== Document extract ==
*** Begin section ***

Thanks everyone. Some mixed opinions. No, i didn't expect that level of questioning tbh. But the last time i opened an account was 11 years ago when i was 13 and my mum did it for me! So obviously a lot has changed.

I was extrememly uncomfortable during the CSA comments and the amount of time he spent on my income details and outgoings. When i told him my rent, he also said "That's quite expensive for just a council accommodation." Then asked me who my gas and electric was with after i told him this bill. Basically commenting on everything. I assume it's normal then to ask such questions so as to see what type of account would best suit me?

I can remember signing a form, but he said the account wouldn't be able to get opened until i'd came back with my statements from my old bank.

So can i just do it online instead? Or do i need to notify him first? he gave me a card with his email address but I'd really rather just not talk to him again.

OP posts:
CatAssTrophy · 31/01/2014 18:25

I really like the look of the student account with this bank though. Lots of benefits and freebies with it. I think i'll just go to another branch though, i definitely won't be visiting that one again.

OP posts:
gamerchick · 31/01/2014 18:34

Well the questions sound normal. I got a huge lecture on home contents insurance when I opened my youngest savings account.

But he was rude and personal and needs to be moaned about for driving customers away.

*** End section ***

== Recorded information ==
*** Begin section ***

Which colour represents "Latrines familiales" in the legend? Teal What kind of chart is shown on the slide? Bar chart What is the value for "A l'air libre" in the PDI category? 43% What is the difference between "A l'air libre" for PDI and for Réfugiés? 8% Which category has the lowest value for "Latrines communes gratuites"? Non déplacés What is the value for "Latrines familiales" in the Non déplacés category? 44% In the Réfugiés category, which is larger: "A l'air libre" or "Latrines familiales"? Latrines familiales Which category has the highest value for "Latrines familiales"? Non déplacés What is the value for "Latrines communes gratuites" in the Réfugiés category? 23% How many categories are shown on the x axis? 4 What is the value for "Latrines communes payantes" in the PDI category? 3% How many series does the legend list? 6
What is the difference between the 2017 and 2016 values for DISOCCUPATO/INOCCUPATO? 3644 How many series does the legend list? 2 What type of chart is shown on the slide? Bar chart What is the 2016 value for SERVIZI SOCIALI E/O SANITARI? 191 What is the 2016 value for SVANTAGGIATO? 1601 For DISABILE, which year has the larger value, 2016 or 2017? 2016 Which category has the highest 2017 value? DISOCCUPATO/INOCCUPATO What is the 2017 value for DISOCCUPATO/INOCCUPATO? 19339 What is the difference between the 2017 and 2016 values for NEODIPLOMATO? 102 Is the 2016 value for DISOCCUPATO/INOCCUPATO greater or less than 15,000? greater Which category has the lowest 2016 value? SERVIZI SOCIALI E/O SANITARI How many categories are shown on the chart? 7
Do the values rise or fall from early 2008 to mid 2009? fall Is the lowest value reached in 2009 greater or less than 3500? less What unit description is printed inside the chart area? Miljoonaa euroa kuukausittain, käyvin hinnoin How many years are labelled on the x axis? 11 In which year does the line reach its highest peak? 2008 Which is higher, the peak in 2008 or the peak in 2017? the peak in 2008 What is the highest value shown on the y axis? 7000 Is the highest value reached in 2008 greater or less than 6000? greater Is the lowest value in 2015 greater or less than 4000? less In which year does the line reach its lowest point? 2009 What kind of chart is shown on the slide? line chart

*** End section ***

== Check your understanding ==
- a) Answer these questions from the forum thread, marking each answer (i), (ii) or (iii):
(i) How many years ago did the original poster last open an account?
(ii) What did the original poster have to bring back before the account could be opened?
(iii) What did gamerchick get a huge lecture on when opening a savings account?
- b) Turn the forum thread's paragraph beginning "I was extrememly uncomfortable" into a short bulleted list that keeps its main facts.
- c) In the forum thread, the original poster lists things the staff member commented on, spent time on or asked about. List them all.

== Results in order ==
- a)
(i) 11 years ago.
(ii) Statements from the old bank.
(iii) Home contents insurance.

- b)
- The original poster was extremely uncomfortable about the CSA comments and the time spent on income details and outgoings.
- On hearing the rent, he said it was quite expensive for council accommodation.
- He then asked who supplied the gas and electric.
- He basically commented on everything.
- The original poster asks whether such questions are normal for finding the best-suited account.

- c)
- The CSA
- Income details
- Outgoings
- The rent
- Who the gas and electric was with